Era la mañana del 9 de julio de 2014. La Selección Argentina, dirigida por Alejandro Sabella, jugaría en cuestión de horas la final de la Copa del Mundo ante Alemania en el Maracaná. Ángel Di María había sufrido un desgarro en el muslo derecho en el triunfo ante Bélgica en cuartos de final.

Aquel día se levantó muy temprano y, mientras ponía hielo en su pierna, recibió una carta de Real Madrid, el dueño de su pase. La hizo pedazos sin leerla. Había conseguido que el dolor desapareciera con antiinflamatorios y pensaba infiltrarse para jugar la final.

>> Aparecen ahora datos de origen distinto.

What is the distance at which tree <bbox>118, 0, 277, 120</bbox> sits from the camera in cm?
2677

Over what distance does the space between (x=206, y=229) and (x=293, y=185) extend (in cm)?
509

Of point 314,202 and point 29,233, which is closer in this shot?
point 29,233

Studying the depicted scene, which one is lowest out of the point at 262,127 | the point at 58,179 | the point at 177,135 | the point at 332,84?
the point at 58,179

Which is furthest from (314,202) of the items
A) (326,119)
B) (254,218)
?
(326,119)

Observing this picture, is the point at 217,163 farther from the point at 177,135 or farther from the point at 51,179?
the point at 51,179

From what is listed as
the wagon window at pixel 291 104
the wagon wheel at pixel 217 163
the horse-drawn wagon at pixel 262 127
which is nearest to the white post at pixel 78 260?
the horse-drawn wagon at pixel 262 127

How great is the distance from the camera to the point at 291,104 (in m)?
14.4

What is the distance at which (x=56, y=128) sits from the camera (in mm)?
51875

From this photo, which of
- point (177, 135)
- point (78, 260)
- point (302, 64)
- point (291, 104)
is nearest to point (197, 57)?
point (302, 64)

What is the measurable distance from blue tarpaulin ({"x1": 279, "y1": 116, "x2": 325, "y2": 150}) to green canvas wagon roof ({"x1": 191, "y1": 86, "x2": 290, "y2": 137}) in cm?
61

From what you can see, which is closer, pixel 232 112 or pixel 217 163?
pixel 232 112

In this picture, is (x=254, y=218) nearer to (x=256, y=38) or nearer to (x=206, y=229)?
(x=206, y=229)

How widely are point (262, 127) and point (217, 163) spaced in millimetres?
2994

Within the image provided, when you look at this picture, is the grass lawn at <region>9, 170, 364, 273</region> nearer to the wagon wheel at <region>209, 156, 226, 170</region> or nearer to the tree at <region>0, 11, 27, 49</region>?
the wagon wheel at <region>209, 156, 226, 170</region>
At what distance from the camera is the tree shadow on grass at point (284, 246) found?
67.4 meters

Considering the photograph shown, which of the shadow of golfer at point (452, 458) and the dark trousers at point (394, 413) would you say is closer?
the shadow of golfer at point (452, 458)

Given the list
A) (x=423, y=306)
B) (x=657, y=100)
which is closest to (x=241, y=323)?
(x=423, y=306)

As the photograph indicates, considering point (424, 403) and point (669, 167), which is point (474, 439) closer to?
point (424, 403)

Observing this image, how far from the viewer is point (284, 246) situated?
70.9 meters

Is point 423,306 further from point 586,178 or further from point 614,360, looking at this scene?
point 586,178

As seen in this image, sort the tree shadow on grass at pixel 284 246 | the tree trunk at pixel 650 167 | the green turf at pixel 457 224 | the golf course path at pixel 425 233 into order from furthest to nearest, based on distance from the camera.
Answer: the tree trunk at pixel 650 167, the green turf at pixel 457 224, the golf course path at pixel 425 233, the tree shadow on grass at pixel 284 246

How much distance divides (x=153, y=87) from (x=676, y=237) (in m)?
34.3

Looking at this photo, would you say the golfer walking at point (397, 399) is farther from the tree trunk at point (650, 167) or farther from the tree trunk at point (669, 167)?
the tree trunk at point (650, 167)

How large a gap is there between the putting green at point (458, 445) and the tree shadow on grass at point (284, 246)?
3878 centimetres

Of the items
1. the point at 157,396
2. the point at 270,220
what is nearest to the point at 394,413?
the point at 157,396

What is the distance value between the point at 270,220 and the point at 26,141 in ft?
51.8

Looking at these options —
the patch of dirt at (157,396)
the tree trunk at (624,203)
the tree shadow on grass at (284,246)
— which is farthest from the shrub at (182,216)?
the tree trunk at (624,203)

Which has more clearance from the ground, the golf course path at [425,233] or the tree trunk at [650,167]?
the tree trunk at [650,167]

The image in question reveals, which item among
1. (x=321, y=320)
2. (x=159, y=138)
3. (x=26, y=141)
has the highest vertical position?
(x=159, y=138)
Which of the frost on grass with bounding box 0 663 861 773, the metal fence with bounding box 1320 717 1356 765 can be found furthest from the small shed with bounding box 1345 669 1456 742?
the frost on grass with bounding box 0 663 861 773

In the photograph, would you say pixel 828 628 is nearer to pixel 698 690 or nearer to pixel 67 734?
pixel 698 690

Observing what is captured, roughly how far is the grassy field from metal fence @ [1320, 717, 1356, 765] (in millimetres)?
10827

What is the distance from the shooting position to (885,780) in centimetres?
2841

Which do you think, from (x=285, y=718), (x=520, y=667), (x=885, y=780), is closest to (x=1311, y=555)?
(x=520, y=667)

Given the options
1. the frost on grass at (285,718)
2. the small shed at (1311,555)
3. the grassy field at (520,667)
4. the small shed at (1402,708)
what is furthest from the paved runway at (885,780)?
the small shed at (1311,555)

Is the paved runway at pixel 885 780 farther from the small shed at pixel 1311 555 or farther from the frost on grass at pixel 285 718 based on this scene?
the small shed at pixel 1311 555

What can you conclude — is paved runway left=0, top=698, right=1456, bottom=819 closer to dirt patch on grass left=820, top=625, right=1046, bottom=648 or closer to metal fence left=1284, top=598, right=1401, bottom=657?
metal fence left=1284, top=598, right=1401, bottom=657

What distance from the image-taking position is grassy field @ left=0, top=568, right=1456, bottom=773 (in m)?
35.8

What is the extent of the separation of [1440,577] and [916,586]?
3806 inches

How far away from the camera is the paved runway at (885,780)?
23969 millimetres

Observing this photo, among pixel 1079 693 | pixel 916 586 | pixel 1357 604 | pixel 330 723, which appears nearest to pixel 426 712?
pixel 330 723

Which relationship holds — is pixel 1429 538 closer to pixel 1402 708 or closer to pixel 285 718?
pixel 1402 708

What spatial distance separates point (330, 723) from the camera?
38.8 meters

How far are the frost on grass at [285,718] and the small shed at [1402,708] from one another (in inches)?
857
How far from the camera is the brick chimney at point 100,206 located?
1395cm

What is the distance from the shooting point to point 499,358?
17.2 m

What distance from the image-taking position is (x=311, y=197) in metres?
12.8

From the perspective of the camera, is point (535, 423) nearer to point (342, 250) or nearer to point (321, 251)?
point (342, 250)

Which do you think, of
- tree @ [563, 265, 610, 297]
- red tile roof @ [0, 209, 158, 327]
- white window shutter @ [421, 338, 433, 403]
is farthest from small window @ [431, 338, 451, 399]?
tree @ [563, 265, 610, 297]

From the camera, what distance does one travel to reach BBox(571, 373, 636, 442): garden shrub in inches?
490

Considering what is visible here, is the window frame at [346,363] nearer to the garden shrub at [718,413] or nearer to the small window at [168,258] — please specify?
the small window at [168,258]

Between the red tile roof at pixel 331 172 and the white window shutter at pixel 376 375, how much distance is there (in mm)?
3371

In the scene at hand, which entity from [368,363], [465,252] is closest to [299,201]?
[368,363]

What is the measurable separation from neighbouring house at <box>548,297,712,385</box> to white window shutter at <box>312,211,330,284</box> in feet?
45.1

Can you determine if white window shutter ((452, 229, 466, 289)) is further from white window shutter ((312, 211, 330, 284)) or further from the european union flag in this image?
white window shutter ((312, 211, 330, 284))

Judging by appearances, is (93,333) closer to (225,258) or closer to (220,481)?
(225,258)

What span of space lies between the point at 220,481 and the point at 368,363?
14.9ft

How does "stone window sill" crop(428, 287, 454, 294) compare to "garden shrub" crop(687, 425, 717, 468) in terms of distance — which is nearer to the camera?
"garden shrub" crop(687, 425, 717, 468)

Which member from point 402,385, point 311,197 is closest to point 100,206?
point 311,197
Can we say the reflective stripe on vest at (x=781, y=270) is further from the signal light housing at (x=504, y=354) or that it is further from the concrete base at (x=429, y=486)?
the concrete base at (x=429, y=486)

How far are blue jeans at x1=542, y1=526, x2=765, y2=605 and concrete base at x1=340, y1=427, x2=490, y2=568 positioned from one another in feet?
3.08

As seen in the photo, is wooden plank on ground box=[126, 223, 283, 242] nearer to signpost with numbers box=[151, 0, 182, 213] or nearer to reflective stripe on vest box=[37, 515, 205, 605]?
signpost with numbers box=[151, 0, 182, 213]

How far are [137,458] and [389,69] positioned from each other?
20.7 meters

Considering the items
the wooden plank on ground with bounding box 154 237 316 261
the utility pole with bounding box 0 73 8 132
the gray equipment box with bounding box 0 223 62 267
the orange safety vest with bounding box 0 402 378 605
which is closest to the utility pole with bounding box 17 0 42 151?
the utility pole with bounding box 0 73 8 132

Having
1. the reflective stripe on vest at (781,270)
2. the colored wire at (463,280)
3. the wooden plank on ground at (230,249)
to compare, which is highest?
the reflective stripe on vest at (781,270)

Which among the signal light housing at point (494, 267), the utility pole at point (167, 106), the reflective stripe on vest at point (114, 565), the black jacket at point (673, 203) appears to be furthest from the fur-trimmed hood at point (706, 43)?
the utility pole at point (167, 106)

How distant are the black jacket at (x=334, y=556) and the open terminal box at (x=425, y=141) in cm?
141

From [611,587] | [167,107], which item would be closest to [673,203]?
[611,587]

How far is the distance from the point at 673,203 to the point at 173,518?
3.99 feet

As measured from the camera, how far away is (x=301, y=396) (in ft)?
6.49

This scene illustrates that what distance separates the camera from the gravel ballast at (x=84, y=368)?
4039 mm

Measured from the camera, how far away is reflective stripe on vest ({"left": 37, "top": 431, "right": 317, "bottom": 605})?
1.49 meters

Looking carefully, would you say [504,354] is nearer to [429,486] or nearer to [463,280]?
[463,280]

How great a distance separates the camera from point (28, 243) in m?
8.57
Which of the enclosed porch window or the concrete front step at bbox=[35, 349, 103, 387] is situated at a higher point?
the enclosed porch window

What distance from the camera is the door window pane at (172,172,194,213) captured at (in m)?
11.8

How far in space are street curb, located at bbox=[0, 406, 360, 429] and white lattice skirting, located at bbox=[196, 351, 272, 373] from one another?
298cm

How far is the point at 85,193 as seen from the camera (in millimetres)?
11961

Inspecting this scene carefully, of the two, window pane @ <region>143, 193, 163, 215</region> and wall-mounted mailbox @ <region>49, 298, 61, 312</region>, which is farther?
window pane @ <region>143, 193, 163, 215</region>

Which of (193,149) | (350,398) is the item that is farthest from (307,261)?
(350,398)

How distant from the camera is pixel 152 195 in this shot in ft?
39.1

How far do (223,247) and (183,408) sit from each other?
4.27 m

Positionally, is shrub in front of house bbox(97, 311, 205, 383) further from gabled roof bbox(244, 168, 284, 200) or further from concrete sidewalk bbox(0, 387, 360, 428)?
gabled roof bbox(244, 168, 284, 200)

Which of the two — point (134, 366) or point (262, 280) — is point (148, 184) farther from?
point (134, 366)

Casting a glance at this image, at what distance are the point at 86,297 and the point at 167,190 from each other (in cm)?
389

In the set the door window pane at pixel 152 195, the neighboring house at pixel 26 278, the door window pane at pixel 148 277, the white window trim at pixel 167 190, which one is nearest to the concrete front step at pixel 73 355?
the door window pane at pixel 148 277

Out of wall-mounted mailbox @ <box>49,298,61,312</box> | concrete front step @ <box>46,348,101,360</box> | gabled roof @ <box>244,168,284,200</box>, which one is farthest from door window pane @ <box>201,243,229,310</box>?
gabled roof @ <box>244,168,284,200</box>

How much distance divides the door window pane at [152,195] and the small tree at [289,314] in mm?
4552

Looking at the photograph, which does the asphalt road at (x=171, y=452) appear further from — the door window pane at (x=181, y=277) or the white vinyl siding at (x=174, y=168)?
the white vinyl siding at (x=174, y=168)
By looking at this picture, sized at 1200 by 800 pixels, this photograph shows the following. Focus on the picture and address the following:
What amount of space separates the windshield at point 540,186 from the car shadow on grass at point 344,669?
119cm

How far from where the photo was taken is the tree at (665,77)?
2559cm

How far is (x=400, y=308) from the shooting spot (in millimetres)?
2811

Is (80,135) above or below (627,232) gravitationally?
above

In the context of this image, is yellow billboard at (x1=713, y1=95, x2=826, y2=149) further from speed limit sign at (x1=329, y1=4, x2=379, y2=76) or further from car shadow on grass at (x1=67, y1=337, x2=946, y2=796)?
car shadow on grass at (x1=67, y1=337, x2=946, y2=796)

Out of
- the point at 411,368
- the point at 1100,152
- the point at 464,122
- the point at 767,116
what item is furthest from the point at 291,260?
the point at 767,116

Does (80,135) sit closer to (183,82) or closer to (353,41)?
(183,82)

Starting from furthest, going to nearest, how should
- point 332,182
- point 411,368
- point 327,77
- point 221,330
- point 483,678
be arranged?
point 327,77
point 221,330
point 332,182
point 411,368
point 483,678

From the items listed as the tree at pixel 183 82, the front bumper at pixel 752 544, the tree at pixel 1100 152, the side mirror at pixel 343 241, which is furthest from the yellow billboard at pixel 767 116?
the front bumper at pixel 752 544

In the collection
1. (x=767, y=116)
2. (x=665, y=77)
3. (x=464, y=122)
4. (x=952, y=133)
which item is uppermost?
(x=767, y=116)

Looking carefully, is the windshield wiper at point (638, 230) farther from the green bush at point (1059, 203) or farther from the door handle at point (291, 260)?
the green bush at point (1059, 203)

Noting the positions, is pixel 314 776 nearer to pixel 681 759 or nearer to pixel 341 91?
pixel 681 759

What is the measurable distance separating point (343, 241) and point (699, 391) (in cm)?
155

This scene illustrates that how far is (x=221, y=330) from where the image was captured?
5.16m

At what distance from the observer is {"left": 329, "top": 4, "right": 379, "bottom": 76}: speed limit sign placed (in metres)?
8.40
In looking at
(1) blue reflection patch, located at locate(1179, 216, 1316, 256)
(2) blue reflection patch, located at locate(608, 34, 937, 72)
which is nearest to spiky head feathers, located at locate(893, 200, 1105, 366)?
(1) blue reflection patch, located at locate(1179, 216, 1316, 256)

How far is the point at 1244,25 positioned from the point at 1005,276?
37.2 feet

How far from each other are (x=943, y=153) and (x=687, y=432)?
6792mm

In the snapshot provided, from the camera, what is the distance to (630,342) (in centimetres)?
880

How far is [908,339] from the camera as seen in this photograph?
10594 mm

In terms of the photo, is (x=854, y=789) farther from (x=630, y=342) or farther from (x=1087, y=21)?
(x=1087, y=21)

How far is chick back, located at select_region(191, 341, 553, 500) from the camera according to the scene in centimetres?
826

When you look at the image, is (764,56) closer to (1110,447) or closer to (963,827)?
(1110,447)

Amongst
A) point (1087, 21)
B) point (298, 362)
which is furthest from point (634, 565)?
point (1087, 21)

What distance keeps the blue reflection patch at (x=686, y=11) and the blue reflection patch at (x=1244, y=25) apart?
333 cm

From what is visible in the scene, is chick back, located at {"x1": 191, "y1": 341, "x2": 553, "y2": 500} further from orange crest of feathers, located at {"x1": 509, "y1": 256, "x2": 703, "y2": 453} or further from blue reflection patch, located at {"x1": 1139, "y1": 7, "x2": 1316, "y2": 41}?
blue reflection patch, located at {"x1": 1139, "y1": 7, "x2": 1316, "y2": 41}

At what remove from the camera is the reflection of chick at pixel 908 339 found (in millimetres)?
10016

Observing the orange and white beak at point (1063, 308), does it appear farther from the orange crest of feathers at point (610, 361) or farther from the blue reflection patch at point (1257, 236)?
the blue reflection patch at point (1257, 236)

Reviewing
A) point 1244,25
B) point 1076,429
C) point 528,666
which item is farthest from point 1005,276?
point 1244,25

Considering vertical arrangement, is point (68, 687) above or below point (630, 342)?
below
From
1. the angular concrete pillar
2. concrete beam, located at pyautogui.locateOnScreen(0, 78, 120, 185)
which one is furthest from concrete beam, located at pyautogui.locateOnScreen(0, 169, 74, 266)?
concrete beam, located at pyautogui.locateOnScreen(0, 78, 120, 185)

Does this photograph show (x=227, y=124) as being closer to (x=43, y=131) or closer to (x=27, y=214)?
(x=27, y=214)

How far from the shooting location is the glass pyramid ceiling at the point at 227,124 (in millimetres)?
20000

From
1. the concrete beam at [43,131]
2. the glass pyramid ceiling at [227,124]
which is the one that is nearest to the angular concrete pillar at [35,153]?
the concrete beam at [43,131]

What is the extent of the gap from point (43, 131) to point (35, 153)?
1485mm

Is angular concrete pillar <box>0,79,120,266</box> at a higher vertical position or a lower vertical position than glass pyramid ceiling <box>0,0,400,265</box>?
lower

El Merengue presionaba: no podían vender a un jugador lesionado. "El único que decide soy yo. Si me rompo déjenme que me rompa", le dijo al cuerpo técnico. No jugó y Argentina perdió. Fue el día más difícil de su vida.

Miembro de la última generación dorada del fútbol argentino, Di María fue ladero de Lionel Messi en las mil finales perdidas con la camiseta de la Selección. Brillaba en Europa pero tenía la misma dolorosa espina que la Pulga: no podía ganar torneos de mayores para su país.

Pasó el puñal de Brasil 2014 y los dos consecutivos en finales de Copa América. Pasó el fracaso anunciado en Rusia y, semanas después, tomó el mando Lionel Scaloni, un técnico sin experiencia grande, apuntado por su falta de rodaje y encomendado a encarar la renovación de una camada brillante sin corona.

Un suceso de su ciclo marcó la vida de Di María: de gran despliegue en el PSG francés, quedó marginado de la convocatoria para las eliminatorias de octubre de 2020. Sintió que algo se había roto en su interior: "Deseo con toda mi alma volver a vestir la camiseta de Argentina. No sé si llegaré a este nivel al Mundial pero daré todo hasta que no pueda más para estar en la Selección. Amo estar ahí. Me hago el duro con mis hijas y mi mujer pero por dentro me mata, me liquida no estar".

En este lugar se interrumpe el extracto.